Mycophenolate sodium for subacute cutaneous lupus erythematosus resistant to standard therapy

Summary Background  Approximately 75–95% of patients with cutaneous lupus erythematosus respond to antimalarial therapy and/or topical glucocorticosteroids. Immunosuppressive agents are usually considered a second‐line approach in patients with resistant disease. Objectives  This was a prospective, nonrandomized, open pilot study to evaluate the efficacy of mycophenolate sodium monotherapy in patients with recalcitrant subacute cutaneous lupus erythematosus (SCLE). Methods  Monotherapy with oral enteric‐coated mycophenolate sodium 1440 mg daily was given for a total of 3 months.

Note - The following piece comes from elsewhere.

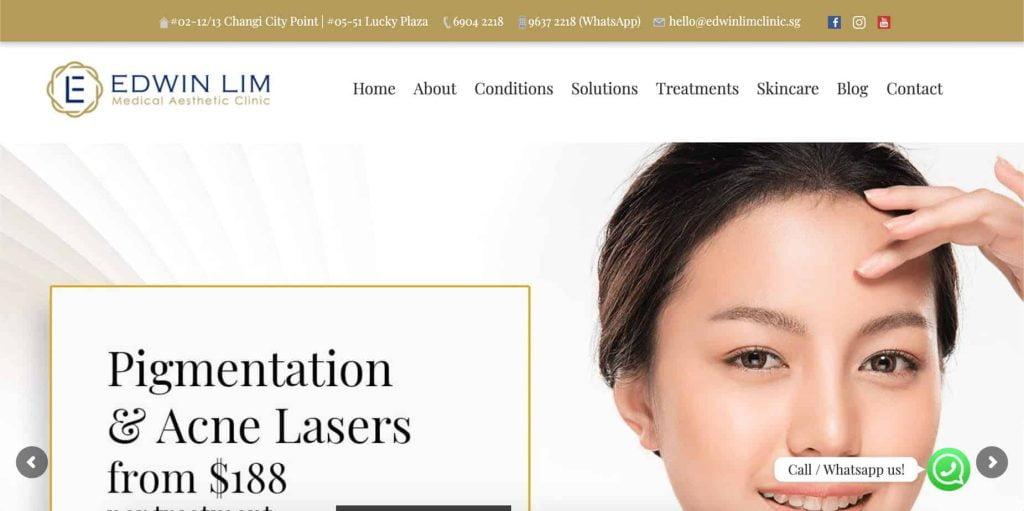 best pigmentation treatment singapore_edwin lim medical aesthetic clinic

Treatment outcome was evaluated by means of a validated clinical score for cutaneous lupus erythematosus, the Cutaneous Lupus Erythematosus Disease Area and Severity Index (CLASI), as well as 20‐MHz ultrasound measurements and colorimetry. Safety assessment included the monitoring of adverse effects and clinical laboratory parameters. Results  Ten patients with active SCLE resistant to at least one standard therapy were included in the trial. Mycophenolate sodium led to a remarkable improvement of skin lesions, resulting in a significant decrease of the mean ± SD CLASI from 10·8 ± 6·0 at the beginning to 2·9 ± 2·6 at the end of therapy. Clinical improvement was confirmed by ultrasonographic assessments and colorimetry. No serious side‐effects were noted. Conclusions  Mycophenolate sodium is beneficial and safe in the treatment of patients with SCLE that failed standard therapy. However, these preliminary data must be confirmed by randomized controlled trials including a larger sample size.